Over the years, however, I’ve slowly learned to accept myself exactly as I am – without waiting for some part of me to change in order to finally practice self-love. And it really is a practice.
Here’s the simple version of how I got here.
My “Definition” of Love
To go from hating yourself to loving yourself might seem like a great undertaking – like a huge chasm that you must risk your life to jump across – but it’s very doable, no matter how unloveable you feel.
For me, the concept of self-love became clear once I discovered a different definition of love. It came from my father when he said to me, “To love something, you make space for it in your life. And in that space, you place peace.” (Thanks dad. I’m hanging onto this one.)

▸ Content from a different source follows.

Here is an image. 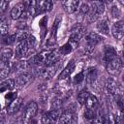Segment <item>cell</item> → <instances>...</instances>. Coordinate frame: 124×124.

While I believe that it’s impossible to actually define love because it’s such a massive, brilliant, divine experience, I do believe that this definition helps make it manageable while you’re trying to wrap your mind around how to love yourself.
By using my dad’s definition, I clearly see what self-love means: “To love yourself, make space for yourself in your life. And in that space, practice self-compassion.”
If this makes even the slightest bit of sense to you, then let’s keep going. Next, I’ll talk about how to apply this concept to your life, starting with the first part on making space.
To practice self-love, I try to be conscious of how I spend my time. Am I honoring my need for self-care and me-time? Or am I sacrificing and compromising myself for the happiness of others?
This is where minimalism really helped me out.
I had a busy social calendar that kept me from taking care of myself like I wanted. As I was getting into minimalism, I decided to have less VOLUME and more QUALITY when I committed to social engagements.
So I started saying no to other people in order to love myself.
“No, thank you, I don’t want to grab drinks right now because I need to go to yoga. No, thank you, I can’t come over tonight because I need to hit the gym. No, thank you, I can’t make it to your birthday party because I’ve been neglecting myself for weeks and I can’t abandon myself for one more day.”
Because it’s easy for me to feel guilty, these excuses usually felt lame – like I needed to apologize for choosing self-care. But lately I’ve been trying really hard not to apologize for loving myself.
Have you ever heard anyone say, “I’m sorry that I wanted to take time to nourish my soul and pay attention to my neglected body”? Nope. You’ve never heard anyone say that because no one apologizes for that.
So I stopped apologizing.
Now, self-compassion is the doozy for me. Self-compassion involves practicing kindness towards yourself – including the parts that you struggle with loving.
For me, this was particularly difficult with my body image. I felt ashamed of how my body looked, and I refused to love myself until I looked a certain way. (So not cool.)
Shame is a particularly hard demon to overcome; and, luck you, it only gets harder once you’re stuck with yourself. Because shame only intensifies when we’re left alone with it. (Perhaps that’s why we keep ourselves so busy…)
So I practice holding space for myself in order to love myself.
Whenever I’m struggling with self-love, I create space and allow myself to feel whatever negative feeling I’m feeling. I don’t try to ease my shame by distracting myself or numbing myself with food or alcohol or sex.
I just hold space for myself and allow myself to feel my feelings until they pass.
Some call this mental badassery. And mental badassery (the art of feeling your feelings instead of distracting yourself from them) is a great way to develop self-love.
Overall, self-love boils down to how you treat yourself, make time for yourself, and have compassion for yourself.
Start by intentionally setting aside some quality you-time by downsizing your social engagements.
Then, when you’re in that space with yourself, practice as much self-compassion as you can.
When negative thoughts creep in, bat them away by holding space for yourself to feel all your feelings (not just the pleasant ones).
Repeat these steps often, and you’ll be well on your way to loving yourself and embracing the enough-ness that you already are.